As I suggested earlier, we are wrong to expect that we can cope with the problem through our laws alone. There is a massive attitude problem and I am not sure how we can handle it. In recent years, it has become the norm for young people to drink together. They drink in large groups and they often drink to excess. The phenomenon of "binge drinking" is, as far as I know, something new, within the past decade or so. I believe it is a factor in the frightening escalation of violent behaviour among young people. It seems that we are experiencing a different trend in Ireland than elsewhere.
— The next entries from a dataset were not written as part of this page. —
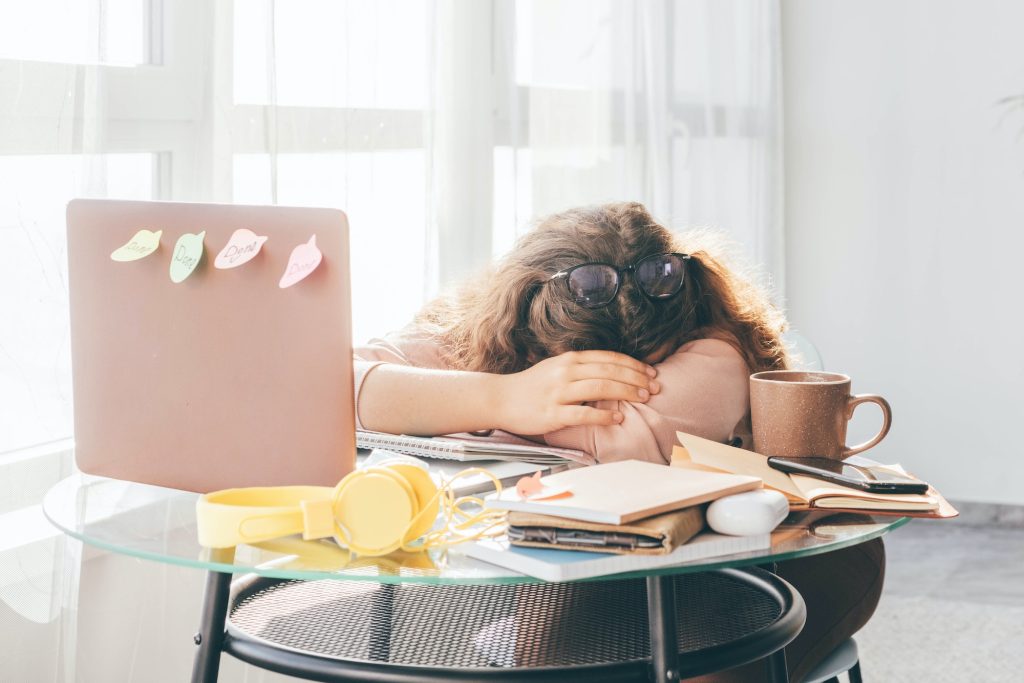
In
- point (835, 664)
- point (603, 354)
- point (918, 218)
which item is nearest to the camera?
point (603, 354)

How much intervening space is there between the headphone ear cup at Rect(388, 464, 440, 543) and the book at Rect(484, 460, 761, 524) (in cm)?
3

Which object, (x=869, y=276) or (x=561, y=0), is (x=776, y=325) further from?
(x=869, y=276)

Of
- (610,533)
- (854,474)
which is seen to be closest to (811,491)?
(854,474)

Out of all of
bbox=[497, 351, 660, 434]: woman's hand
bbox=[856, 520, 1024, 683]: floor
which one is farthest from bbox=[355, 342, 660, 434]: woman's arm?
bbox=[856, 520, 1024, 683]: floor

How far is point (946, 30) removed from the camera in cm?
312

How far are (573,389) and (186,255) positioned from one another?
33 cm

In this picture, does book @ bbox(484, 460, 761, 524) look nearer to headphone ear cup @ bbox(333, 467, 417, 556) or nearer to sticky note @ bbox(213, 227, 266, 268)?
headphone ear cup @ bbox(333, 467, 417, 556)

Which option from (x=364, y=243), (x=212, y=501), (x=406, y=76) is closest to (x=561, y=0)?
(x=406, y=76)

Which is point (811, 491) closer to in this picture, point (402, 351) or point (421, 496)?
point (421, 496)

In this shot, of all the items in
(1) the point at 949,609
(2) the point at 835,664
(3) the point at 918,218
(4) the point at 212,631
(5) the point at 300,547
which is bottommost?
(1) the point at 949,609

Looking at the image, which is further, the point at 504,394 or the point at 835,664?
the point at 835,664

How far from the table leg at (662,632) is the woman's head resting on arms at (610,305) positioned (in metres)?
0.32

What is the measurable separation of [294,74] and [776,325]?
2.24 ft

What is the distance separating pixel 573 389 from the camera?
97cm
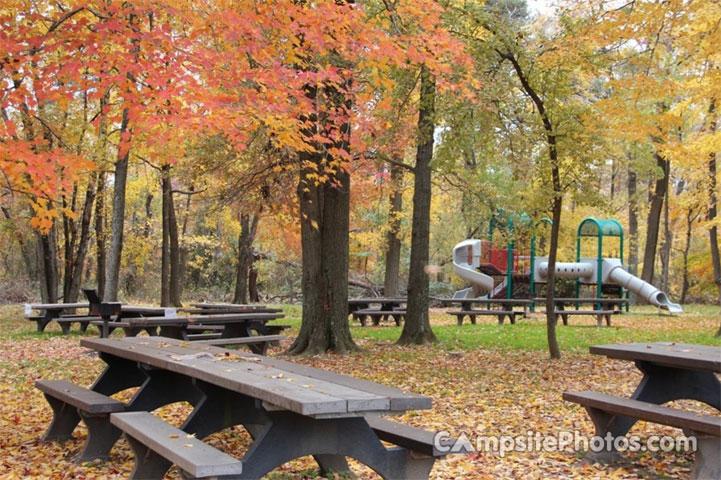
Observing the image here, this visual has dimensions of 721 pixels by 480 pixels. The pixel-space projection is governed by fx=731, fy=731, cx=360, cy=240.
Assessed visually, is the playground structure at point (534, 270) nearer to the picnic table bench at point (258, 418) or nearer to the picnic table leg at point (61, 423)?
the picnic table leg at point (61, 423)

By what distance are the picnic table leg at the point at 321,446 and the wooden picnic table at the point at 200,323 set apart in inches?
231

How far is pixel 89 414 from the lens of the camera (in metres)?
4.83

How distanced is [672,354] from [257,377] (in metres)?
2.75

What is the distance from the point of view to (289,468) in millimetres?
4750

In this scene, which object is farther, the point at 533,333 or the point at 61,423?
the point at 533,333

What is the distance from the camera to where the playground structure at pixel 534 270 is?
21484mm

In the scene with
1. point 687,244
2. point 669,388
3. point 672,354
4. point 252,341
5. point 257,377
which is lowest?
point 252,341

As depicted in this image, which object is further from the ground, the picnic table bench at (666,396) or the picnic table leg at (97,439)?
the picnic table bench at (666,396)

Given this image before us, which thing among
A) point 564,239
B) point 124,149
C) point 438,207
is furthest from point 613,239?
point 124,149

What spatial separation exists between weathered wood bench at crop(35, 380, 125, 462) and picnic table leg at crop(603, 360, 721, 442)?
3396 mm

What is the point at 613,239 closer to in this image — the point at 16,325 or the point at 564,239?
the point at 564,239

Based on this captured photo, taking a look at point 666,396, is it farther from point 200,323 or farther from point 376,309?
point 376,309

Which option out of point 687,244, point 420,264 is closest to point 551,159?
point 420,264

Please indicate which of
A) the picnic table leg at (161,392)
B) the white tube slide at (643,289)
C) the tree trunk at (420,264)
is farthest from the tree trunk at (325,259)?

Visitors from the US have told me they find it incredible to see so many young people drinking in Ireland, to a far greater extent than in the US.

Perhaps the hard truth is that our society has not taken sufficient care about the way we have relaxed our norms of behaviour. At one time, parental control was strict, especially in the matter of drinking. It was common for people not to take a drink until they were 21. In recent years, we have become more permissive in our attitudes towards the behaviour of young people. Unfortunately, for some people that has gone to the point where parents think that the proper thing to do is to exercise no control at all.

I remember when I first started going to France being surprised and somewhat shocked to find that young children were allowed to drink wine. When I got to know France a little better, I realised that young people were actually being taught how to drink responsibly and moderately. They were given wine only as part of a meal, they were never given more than one glass and often the wine was well diluted. They were taught to regard alcohol as part of daily life, to be used carefully and in moderation. 

Such an approach is better than holding out alcohol to young people as a forbidden fruit which, of course, creates a desire to have it. It is certainly a better approach than allowing young teenagers to drink without controls, or ignoring what one knows is going on once they are out of the house.

Let me give an example of how pervasive our attitudes have become in this regard. Within the past few days, I heard a radio commercial that shocked me because of the attitude it reflected. It was not a commercial for alcohol. It was selling mobile phones, using a young male voice. I regret that I have not got the acting ability to portray the authentic accent.

It ran as follows:

"Ah, it was a brilliant night. There was such a good crowd. You should have come out. Mark was given a load. Aoife got thrown out of the toilet and Nicola fell asleep while some lad was chatting her up. What? No, we lost Helen somewhere with somebody else. And then we all went back to a party. Yeh, and then we could not get a taxi and I ended up walking home."

That was delivered by a young male voice on the radio, and it was not selling alcohol. At first, I thought perhaps it was an advertisement to warn against the pitfalls of alcohol, but it turned out to be an advertisement for mobile phones.

Running underneath all this is the assumption that the norm for a young person's great night out is for a crowd of them to get drunk to the point of unconsciousness. This is taken as so commonplace that, when I complained about the commercial to the chief executive of the company concerned, I was told it had been passed by RTE, that it had nothing to do with drink and that nobody else had complained.

I do not want to single out that company in particular because that is typical of a very widely-held attitude within our community. We should face up to the reality that we are not going to make major inroads into the problem of young people drinking, until we decide to do something about the attitudes which tolerate and, indeed, encourage such behaviour.

Meanwhile, as we wait for attitudes to change, we could do something concrete about the identity card scheme.